--- start Provided text ---

A Jury Just Found Meta and YouTube Liable for Teen Social Media Addiction. Here’s What That Means.
This week, a Los Angeles jury made history.
On March 25, 2026, jurors found Meta (Instagram) and Google (YouTube) liable for deliberately designing their platforms to be addictive — and for knowingly failing to protect the youngest people using them. The jury awarded more than $6 million in damages to Kaley, a 20-year-old from Chico, California, who first started using YouTube at age 6 and Instagram at age 11.
Meta was assigned 70% of the responsibility. Google, 30%.
This is the first time a jury has decided that tech companies bear legal liability for the harms teens experience after sustained, compulsive use of their platforms. And it will not be the last. Over 2,000 similar lawsuits are currently pending.
What the Jury Actually Found
This case was not about whether social media can be harmful. That’s been debated for years. This verdict established something more specific: that Instagram and YouTube were deliberately engineered to maximize engagement, that the companies’ executives knew this caused harm to young users, and that they chose not to change it.

--- end Provided text ---

**Tasks to perform:**
1. List every company and every platform named in the article about the social media verdict.
2. Retype the part of the verdict article that begins at the words "A Jury Just" and stops after "are currently pending.".

--- start Entries supplied ---

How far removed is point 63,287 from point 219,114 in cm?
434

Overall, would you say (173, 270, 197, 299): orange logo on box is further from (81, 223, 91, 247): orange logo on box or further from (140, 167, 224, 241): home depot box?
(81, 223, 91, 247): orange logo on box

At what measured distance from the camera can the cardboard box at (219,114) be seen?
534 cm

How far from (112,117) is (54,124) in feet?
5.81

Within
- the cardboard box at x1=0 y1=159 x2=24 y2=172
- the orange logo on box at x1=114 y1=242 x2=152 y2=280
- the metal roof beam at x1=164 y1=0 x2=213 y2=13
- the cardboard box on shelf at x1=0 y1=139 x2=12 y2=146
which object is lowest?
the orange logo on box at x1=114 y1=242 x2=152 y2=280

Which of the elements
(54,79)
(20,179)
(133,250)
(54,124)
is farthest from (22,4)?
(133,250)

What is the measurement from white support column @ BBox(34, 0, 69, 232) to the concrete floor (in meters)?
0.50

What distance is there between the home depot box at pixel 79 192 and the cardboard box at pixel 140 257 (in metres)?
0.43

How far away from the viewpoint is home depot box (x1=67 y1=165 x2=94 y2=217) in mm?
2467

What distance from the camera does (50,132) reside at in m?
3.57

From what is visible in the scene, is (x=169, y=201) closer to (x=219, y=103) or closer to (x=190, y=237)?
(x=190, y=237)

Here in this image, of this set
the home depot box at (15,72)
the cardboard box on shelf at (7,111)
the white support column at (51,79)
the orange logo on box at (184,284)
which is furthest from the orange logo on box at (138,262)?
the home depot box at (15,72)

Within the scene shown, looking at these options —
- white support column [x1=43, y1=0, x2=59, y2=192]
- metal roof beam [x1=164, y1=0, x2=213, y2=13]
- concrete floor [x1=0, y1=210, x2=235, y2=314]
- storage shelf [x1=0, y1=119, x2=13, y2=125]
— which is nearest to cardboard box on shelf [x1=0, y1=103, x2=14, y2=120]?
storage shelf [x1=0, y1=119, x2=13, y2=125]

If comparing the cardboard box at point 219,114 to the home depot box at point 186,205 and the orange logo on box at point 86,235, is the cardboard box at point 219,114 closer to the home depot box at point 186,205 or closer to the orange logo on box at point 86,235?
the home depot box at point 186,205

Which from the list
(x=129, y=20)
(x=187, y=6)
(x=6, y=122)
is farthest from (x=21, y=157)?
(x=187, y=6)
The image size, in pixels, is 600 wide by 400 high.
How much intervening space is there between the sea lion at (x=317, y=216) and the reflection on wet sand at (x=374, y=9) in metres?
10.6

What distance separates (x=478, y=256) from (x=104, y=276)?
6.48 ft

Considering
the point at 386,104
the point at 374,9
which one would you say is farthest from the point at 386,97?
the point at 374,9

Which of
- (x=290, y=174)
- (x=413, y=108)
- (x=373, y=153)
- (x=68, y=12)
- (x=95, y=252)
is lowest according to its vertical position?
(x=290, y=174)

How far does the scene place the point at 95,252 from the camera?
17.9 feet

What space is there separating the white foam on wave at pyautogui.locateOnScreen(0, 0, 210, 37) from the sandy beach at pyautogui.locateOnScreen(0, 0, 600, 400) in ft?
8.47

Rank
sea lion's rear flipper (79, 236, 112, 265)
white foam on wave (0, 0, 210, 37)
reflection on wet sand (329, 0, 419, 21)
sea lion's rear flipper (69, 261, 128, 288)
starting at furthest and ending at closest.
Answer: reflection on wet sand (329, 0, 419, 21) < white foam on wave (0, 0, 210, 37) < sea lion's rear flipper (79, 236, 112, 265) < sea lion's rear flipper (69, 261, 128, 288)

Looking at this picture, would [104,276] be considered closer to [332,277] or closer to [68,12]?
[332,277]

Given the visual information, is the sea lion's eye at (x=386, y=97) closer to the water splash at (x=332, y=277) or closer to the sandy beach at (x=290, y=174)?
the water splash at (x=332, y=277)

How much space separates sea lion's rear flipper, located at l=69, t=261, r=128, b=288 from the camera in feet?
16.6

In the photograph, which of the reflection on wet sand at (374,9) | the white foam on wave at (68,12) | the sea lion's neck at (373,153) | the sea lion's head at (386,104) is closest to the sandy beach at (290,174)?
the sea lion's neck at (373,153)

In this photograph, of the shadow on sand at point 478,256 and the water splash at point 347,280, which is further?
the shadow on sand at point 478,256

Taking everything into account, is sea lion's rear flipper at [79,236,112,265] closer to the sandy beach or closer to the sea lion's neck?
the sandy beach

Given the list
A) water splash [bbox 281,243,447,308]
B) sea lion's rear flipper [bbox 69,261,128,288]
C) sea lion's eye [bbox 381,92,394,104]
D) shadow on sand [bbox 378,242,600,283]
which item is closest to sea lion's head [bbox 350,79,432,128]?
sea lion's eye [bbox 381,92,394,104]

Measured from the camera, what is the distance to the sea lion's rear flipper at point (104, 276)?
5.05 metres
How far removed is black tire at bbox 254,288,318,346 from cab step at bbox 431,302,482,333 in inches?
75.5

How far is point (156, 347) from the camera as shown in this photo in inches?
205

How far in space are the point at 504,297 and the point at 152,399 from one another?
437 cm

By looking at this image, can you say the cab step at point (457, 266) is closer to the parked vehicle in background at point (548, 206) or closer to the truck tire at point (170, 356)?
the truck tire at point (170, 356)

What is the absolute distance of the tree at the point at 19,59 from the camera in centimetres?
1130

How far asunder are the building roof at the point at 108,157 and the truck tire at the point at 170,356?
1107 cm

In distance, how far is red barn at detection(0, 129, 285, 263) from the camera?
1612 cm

--- end Entries supplied ---

**Full solutions:**
1. Meta, Instagram, Google, YouTube

2.
A Jury Just Found Meta and YouTube Liable for Teen Social Media Addiction. Here’s What That Means.
This week, a Los Angeles jury made history.
On March 25, 2026, jurors found Meta (Instagram) and Google (YouTube) liable for deliberately designing their platforms to be addictive — and for knowingly failing to protect the youngest people using them. The jury awarded more than $6 million in damages to Kaley, a 20-year-old from Chico, California, who first started using YouTube at age 6 and Instagram at age 11.
Meta was assigned 70% of the responsibility. Google, 30%.
This is the first time a jury has decided that tech companies bear legal liability for the harms teens experience after sustained, compulsive use of their platforms. And it will not be the last. Over 2,000 similar lawsuits are currently pending.